Peter Rotondo is Vice President of Media and Entertainment for the Breeders’ Cup; prior to that he worked in a similar capacity for the NTRA, so he’s put in more than a decade of thinking about how to broadcast Big Race Days to the masses, working primarily as a liaison to ESPN.
“ESPN covers racing for the general sports fan, as a sporting event. While there’s some celebrity stuff on ESPN broadcasts, that element of the day isn’t over-sold. It’s part of the event, but ESPN comes to cover a sporting event.
“NBC gears its coverage to the casual event viewer. NBC coverage isn’t geared towards the odds, to gambling—the focus is on the event, which goes beyond the racing. NBC’s trying to broaden the audience, to show that there’s more to the Kentucky Derby than those two minutes.”
So once again, racing has to deal with a dual identity: as event and as game. It has to reach two audiences simultaneously: casual fans to broaden the audience; serious horse enthusiasts and gamblers to maintain its core and keep the sport solvent.

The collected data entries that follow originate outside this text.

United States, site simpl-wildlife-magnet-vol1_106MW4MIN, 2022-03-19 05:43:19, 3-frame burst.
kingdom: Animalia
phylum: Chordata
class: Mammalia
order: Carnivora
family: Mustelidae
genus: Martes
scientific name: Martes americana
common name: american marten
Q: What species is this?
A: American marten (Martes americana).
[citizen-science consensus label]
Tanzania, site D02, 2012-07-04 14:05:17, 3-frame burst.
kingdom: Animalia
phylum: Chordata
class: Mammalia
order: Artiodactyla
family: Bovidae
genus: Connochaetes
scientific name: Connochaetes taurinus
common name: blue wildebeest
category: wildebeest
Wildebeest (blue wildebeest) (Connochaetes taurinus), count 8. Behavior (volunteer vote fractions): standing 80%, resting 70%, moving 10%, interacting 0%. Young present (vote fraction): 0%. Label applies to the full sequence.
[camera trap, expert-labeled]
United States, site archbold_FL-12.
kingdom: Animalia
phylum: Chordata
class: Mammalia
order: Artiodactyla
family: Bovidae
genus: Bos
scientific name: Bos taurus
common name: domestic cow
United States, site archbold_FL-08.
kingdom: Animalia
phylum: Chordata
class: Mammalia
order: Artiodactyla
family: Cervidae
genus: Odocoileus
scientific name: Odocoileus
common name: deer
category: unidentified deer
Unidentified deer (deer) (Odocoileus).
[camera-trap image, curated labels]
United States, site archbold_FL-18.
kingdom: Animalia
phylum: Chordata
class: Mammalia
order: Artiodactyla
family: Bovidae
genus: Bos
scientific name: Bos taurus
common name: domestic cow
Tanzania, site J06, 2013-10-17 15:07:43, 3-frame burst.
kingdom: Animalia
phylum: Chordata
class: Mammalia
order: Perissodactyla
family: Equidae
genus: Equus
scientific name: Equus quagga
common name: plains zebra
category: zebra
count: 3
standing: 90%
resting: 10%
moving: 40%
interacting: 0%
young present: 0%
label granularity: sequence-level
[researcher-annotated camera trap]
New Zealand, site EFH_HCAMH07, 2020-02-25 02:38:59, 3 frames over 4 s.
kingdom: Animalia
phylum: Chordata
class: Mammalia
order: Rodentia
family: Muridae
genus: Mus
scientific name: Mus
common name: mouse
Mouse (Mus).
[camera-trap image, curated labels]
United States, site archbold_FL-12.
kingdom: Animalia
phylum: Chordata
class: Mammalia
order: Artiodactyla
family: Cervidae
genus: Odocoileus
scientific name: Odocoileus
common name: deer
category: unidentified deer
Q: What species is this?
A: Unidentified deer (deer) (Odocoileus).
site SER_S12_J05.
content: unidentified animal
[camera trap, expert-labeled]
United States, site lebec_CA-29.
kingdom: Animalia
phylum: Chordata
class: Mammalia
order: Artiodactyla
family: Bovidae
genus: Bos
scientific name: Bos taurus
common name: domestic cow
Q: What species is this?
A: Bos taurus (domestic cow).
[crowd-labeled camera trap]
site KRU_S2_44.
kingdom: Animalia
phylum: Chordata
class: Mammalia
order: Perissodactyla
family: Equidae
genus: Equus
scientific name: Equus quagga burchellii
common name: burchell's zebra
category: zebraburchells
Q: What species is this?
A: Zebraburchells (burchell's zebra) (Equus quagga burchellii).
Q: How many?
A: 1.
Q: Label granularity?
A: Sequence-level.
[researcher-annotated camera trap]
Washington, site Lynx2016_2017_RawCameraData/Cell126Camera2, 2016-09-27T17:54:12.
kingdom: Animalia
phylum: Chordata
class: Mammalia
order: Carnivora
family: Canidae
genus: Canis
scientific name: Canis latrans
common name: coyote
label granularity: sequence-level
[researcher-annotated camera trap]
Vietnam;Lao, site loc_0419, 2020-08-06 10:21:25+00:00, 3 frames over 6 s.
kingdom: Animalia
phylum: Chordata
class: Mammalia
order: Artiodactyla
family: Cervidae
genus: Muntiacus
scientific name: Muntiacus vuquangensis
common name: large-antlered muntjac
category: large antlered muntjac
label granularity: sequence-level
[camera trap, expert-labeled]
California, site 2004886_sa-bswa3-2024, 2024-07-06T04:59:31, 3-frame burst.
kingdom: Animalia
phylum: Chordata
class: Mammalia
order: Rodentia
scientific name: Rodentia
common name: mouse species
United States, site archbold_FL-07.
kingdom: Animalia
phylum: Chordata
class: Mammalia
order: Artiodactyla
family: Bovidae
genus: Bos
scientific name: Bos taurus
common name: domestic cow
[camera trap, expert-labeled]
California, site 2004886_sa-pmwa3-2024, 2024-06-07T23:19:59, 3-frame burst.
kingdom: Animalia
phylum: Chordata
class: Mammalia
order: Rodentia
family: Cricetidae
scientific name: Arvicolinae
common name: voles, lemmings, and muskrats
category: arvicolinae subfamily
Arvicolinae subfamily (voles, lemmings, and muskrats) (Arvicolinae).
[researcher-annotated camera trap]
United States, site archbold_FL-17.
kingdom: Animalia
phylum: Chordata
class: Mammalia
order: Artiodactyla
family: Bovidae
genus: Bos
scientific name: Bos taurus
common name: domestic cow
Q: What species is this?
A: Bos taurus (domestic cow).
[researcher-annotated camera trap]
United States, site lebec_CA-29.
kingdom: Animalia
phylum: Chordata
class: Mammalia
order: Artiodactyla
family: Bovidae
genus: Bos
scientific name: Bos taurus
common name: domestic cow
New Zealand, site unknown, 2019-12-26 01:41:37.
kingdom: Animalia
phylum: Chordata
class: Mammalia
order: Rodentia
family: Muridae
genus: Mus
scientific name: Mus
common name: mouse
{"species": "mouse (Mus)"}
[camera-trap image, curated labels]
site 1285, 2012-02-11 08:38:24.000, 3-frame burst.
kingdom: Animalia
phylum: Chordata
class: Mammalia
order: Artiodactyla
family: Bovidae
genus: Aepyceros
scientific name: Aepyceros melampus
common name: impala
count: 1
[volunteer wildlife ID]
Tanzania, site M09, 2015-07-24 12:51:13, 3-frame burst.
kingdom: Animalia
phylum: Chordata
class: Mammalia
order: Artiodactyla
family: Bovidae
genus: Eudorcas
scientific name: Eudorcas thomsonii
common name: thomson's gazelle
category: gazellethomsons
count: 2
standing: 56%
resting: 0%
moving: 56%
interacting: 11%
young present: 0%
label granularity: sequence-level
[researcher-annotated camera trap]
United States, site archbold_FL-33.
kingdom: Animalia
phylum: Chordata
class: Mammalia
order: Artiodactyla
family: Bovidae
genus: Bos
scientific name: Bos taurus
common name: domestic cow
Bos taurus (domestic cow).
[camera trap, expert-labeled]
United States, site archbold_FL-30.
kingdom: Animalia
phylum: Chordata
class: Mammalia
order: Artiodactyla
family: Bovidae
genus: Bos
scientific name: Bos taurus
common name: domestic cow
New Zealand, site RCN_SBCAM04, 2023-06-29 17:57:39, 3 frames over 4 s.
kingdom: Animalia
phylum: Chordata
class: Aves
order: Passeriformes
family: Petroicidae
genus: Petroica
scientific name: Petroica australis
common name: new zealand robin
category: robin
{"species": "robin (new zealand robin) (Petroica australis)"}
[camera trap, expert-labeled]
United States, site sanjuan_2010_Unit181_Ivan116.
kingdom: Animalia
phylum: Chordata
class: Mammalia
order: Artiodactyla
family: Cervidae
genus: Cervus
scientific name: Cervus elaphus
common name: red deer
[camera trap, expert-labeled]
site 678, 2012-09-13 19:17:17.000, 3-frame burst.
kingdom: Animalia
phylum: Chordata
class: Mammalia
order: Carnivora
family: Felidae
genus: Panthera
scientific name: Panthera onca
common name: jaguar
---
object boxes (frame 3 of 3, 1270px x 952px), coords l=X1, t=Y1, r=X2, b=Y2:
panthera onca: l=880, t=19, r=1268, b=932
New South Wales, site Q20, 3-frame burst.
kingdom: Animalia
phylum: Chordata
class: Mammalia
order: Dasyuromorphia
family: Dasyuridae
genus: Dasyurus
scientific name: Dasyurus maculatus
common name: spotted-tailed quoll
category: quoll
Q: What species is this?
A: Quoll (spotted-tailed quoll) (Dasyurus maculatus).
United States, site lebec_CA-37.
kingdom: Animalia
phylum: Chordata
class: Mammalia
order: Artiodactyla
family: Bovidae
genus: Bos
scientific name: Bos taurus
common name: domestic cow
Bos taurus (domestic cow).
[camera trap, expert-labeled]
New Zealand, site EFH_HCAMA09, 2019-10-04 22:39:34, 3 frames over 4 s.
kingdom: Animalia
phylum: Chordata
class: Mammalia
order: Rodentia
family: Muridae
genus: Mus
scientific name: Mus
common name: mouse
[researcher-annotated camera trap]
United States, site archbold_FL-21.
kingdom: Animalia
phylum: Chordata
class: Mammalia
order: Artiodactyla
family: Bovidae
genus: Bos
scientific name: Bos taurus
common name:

I’m someone who can happily spend twelve hours a day at the track, but I’d rather watch the Devils win the Cup than watch multiple hours of racing on television. (OK, maybe not.) But perhaps there’s an alternative to the “more is more,” marathon model of broadcasting racing? Through the year, we occasionally get a nicely packaged hour or so of racing television: two or three high quality races from the same or different tracks, a little analysis, a short feature or two. 90 minutes, we’re done.
“For a variety of reasons, it’s tough to broadcast that,” Rotondo said. He recalled examples of such shows, observing that a national Pick 3 or Pick 4 bet would often accompany such programming and said, “In a perfect world, you’d have a 90-minute show from multiple tracks. But it’s tough for that to happen.”
Yes, the content of national racing broadcasts is tough to take. But perhaps the length of the broadcasts is as much to blame as the desire to cast a wide audience net and to appeal to the “Real Housewives” and E! TV crowd. A shorter broadcast means that we’d lose some of the undercard races, but while a lot of people talked to me this week about watching the Derby, not a single one of them turned on the television in early afternoon and turned it off at 7 pm.
I don’t envy those whose job it is to try to captivate a widely disparate audience for the amount of time it takes to fly from New York to London, and it’s pretty easy to bash them for the product that they put out—I’ve certainly done it enough. I spent part of my day playing TV producer, envisioning what I’d like to see on a Big Racing Broadcast. What does your Perfect Racing TV look like?